The Liturgy of Embodiment
I ought to define it, since it's the name over the door, and I distrust nothing so much as a definition. A definition is a fence around a thing, and most of what I care about lives in the field on the other side. So let me try, and then let me admit the try.
Liturgy is an old word that means, before it means anything churchy, the work of the people — a public labour done in a set order, the same acts in the same sequence, not because the sequence is magic but because the body learns a thing by repetition that the mind can't be told. Embodiment is only the plain fact that you are a body, that there is no you set behind the eyes looking out, no pilot in the skull, only the whole warm animal of you, aching and cold and hungry and here.
Put the two together and you have what I mean, near enough:
The liturgy of embodiment is the practice of meeting the sacred through the physical conditions of ordinary life — weight, repetition, fatigue, resistance, touch, and the maintenance that never stays done. It treats the body not as the thing to be escaped on the way up, but as the exact place where attention becomes participation, and where meaning is not learned but carried.

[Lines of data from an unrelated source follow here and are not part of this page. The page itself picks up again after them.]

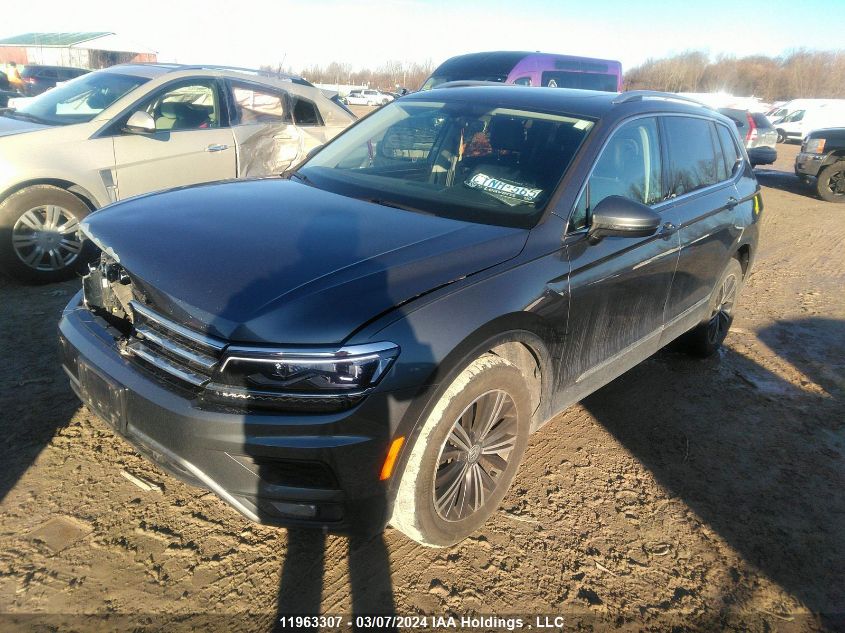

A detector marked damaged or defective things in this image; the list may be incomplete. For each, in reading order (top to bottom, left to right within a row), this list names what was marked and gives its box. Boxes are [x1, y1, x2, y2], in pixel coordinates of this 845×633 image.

crumpled hood [0, 114, 49, 138]
damaged silver car [0, 63, 352, 282]
crumpled hood [81, 178, 528, 344]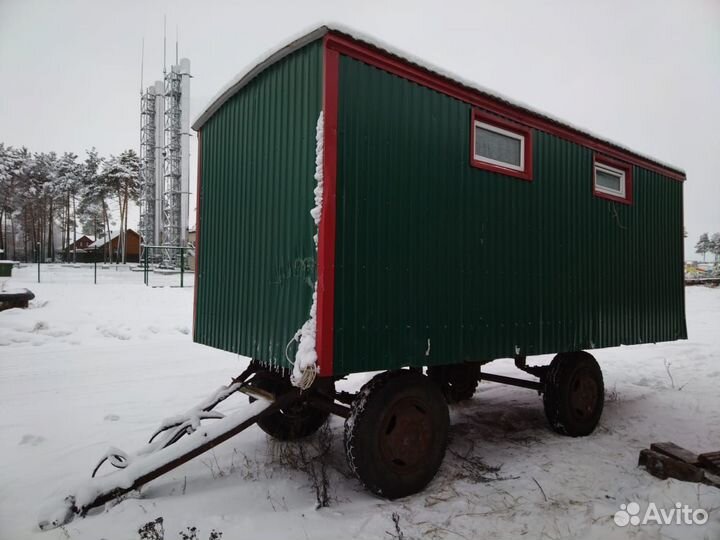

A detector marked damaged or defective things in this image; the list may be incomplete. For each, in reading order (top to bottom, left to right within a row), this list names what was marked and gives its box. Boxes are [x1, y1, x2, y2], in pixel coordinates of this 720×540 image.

rusty wheel rim [572, 370, 600, 420]
rusty wheel rim [376, 396, 434, 472]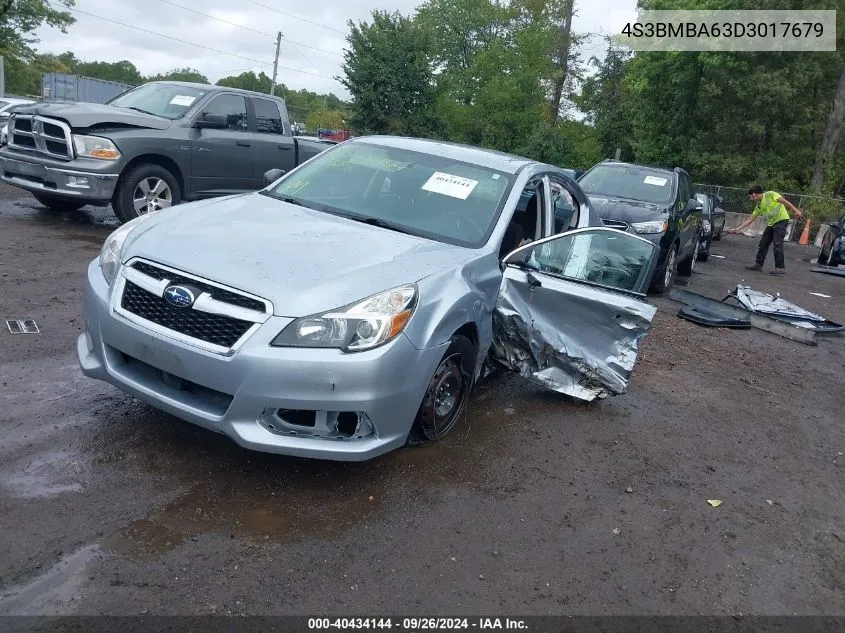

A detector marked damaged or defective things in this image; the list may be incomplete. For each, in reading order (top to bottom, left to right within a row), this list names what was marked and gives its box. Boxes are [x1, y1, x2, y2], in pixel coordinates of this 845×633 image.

detached car part on ground [0, 82, 328, 222]
detached car part on ground [79, 136, 660, 460]
damaged silver subaru legacy [79, 137, 660, 460]
crushed passenger door [492, 227, 664, 400]
detached car part on ground [576, 160, 704, 294]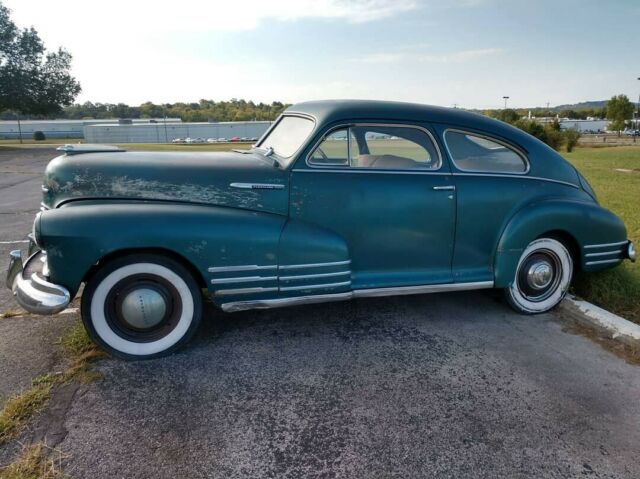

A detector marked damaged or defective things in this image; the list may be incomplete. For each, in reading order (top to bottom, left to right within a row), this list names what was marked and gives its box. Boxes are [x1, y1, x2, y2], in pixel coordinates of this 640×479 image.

peeling paint on hood [42, 152, 288, 216]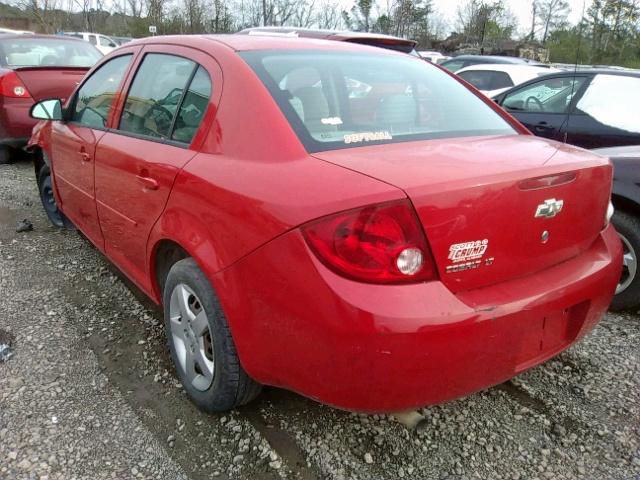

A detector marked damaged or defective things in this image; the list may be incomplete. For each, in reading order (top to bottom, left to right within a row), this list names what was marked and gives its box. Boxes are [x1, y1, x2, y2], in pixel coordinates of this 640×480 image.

damaged red car [27, 35, 624, 414]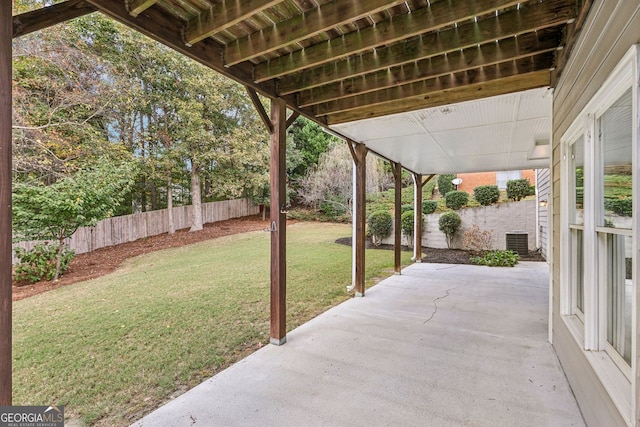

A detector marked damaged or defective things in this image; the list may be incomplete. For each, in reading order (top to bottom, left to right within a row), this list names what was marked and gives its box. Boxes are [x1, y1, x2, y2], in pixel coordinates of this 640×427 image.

crack in concrete [422, 288, 458, 324]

That is the fence. Now the field.
I came to it the long way, through a structure I no longer stand inside. I was a cleric once. I left the office and kept the instinct — the instinct that some things are done, not solved; that the doing is the meaning and not its delivery van; that you kneel first and understand after, if you understand at all. What I found, out here past the walls, is that the instinct didn't need the walls. It was never really about the altar. It was about the hands.
Because here is the thing the winding of an old clock will teach you, or the pulling of a weed, or the carrying of a full can down the length of a thirsty garden: the meaning was never imported. Nobody smuggled significance into the watering from outside. It was in the weight — in the bite of the handle, the lopsided lean, the slow straightening as the water pours out into the ground where you wanted it. The plain physical fact and the spiritual one turn out to be the same fact, felt from two sides. The weight only leaves you by being given away. That is a truth about grief and a truth about a watering can, and I no longer believe those are two truths.
People ask if this is Christian writing, and the honest answer is: it's writing by someone Christianity made, about a world I think is holy whether or not anyone agrees on the word. The lineage I'll name, because naming it is the one useful map-mark I can give you, is Teilhard de Chardin — the Jesuit who could not make himself believe that spirit rose by leaving matter behind, and taught instead that matter and spirit are one thing, ascending together, the whole rough world in labour toward something it's carrying rather than fleeing. That's the register. Not the body transcended. The body as the site. You are not here to transcend the world; you are here to learn how to carry it — I've written that sentence more than once, and I keep meaning it more.
So the essays are all, in the end, the same essay. A single object, held long enough to stop being an object and start being a teacher. A whetstone. A stuck window painted shut for twenty years. A wick gone to ruin by morning. I don't reach for the meaning; I stay with the thing until the meaning surfaces on its own, the way the grain surfaces under a knife, and I try — this is the hard part, the part a machine and a lesser version of me both get wrong — to stop before I've tidied it into a lesson. The crooked stays crooked. The window still sticks; it will stick again; that's not the failure of the work, it's the work.
There is a second country in here too, and I won't pretend it's the same one. Some of these pieces aren't about the body at all but about the edge of what can be known — a book at Yale that no one can read, a script whose last living reader died mid-sentence and took the meaning whole into the ground. I keep going back to that edge because it's the same humility from the other direction: the refusal to counterfeit a completeness we don't have. The honest map draws its coastline firm and then writes, on the blank half, unknown. The embodiment and the not-knowing are two hands of one gesture — attention that stays with what's actually there, and declines to invent the rest.
Where should you begin, if you're beginning? Anywhere with a thing in it. Begin with weight, and read the watering can. Begin with limits, and read the clock, or the stuck window. Begin with the work that won't stay done, and read the weeds, or the wick. Begin with what can't be recovered, and read the two on the scripts. It doesn't much matter which door. They all open onto the same room, and the room is just the ordinary world, seen at the pressure where it starts to give.
Whether any of it is more than one man's fondness for his own chores — whether the weight really does disclose the thing I say it discloses — I can't prove to you, and I've stopped trying to. It may be so. It may not. What I can tell you is that the can is heavy, and the far bed is dry, and the only way I know to be rid of what I'm carrying is to carry it there.